(Seçilmiş bölüm)
▬▬▬▬▬▬▬▬▬▬
İzmit Kocaeli
Doğduğum, doyduğum topraklar, memleketim.. Nice medeniyetlere ev sahipliği yapmış, bağrında ne cevherler yetiştirmiş memleketim.. Senden bahsetmemek vefaya zulüm, bahsetmek benim için memleket meselesi !
Eski (Antik) Çağlar – ASTAKOZ
İzmit ile çevresinde yaklaşık olarak MÖ 3000’den bu yana insanların yaşamakta olduğu yapılan araştırmalarda ortaya çıkmıştır. Eski çağlarda İzmit’in bulunduğu yer Bitinya denilen bölge içindedir.
İzmit’in MÖ 12. yüzyıldan önceki dönemleri karanlık dönemleridir. MÖ 12. yüzyılda ise Frigler yöreyi korumuş ancak siyasi örgüt kuramadıkları için uzun süre burada egemen olamamışlardır. Ardından Yunanistan’ın Megara şehrinden yola çıkan bir göçmen grup günümüzde Başiskele’nin bulunduğu yöreye Astakoz adını verip yerleşmişlerdir.
(MÖ 712/11’de bir Megara kolonisi olarak oluşturuldu ve erken Antik dönemde Astakos adıyla bilindi. (İzmit körfezinde eskiden çokça yakalanan Istakoz nedeniyle bu adı aldığı düşünülmektedir. Antik dönemde İzmit Körfezi’nin adı Istakoz Körfeziydi.)[1]. )
Bir efsaneye göre, İzmit Körfezi sahillerine Amazon Kraliçesi güzel Olbya geldi, sarayını İzmit Körfezi’nin parlak denizi dibine kurulmuş olan deniz tanrısı Poseidon kraliçeye aşık oldu. Bu aşkın meyvesi olarak da, Astakus isminde bir çocuk dünyaya geldi. Bu çocuk bugünkü İzmit Körfezi’nin kıyısında, Başiskele’de Astakos adıyla bilinen yerleşim kurarak ona kendi ismini verdi.
Roma Bizans Dönemi – NICOMEDIA
( İzmit Kocaeli )

Nikomedya (Yunanca: Νικομήδεια, günümüz Türkiye’sinde İzmit)
Astakos, Trakya kralı Lysimakhos tarafından yıkıldıktan sonra Bithynia kralı I. Nikomedes tarafından, Marmara Denizi’ne açılan İzmit Körfezi’nin ucunda MÖ 262’te Nikomedia adıyla yeniden kuruldu ve Anadolu’nun kuzeybatısında o günden beri her zaman en önemli şehirlerden biri oldu.
▬▬▬▬▬▬▬▬▬▬
(Veri kesiti)
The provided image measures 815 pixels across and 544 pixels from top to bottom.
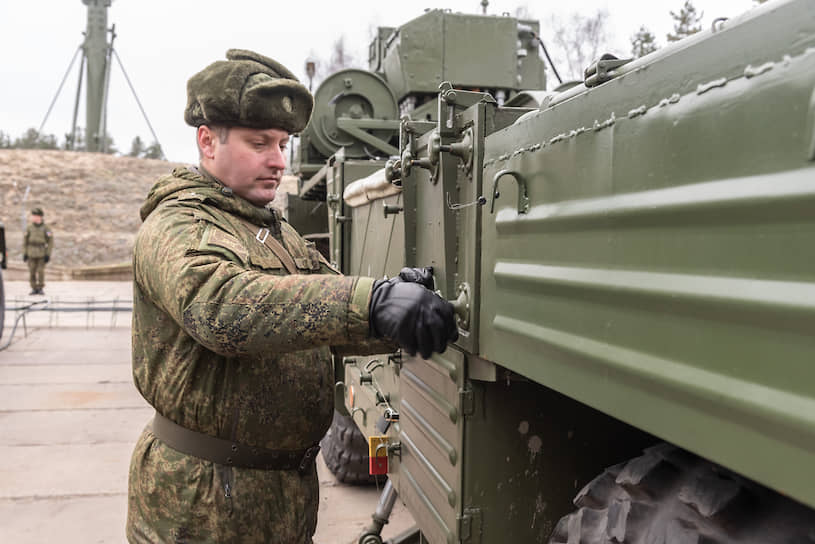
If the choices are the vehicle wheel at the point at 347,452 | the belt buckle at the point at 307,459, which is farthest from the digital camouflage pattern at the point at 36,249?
▬▬▬▬▬▬▬▬▬▬
(Görev yönergesi) İzmit'in tarihini anlatan metinden "Eski (Antik) Çağlar" sözcüklerini içeren yerden başlayıp "denilen bölge içindedir." sözcüklerinden sonra bitecek şekilde ilgili kısmı harfi harfine kopyalayınız.

(Yanıt aşağıdadır)
Eski (Antik) Çağlar – ASTAKOZ
İzmit ile çevresinde yaklaşık olarak MÖ 3000’den bu yana insanların yaşamakta olduğu yapılan araştırmalarda ortaya çıkmıştır. Eski çağlarda İzmit’in bulunduğu yer Bitinya denilen bölge içindedir.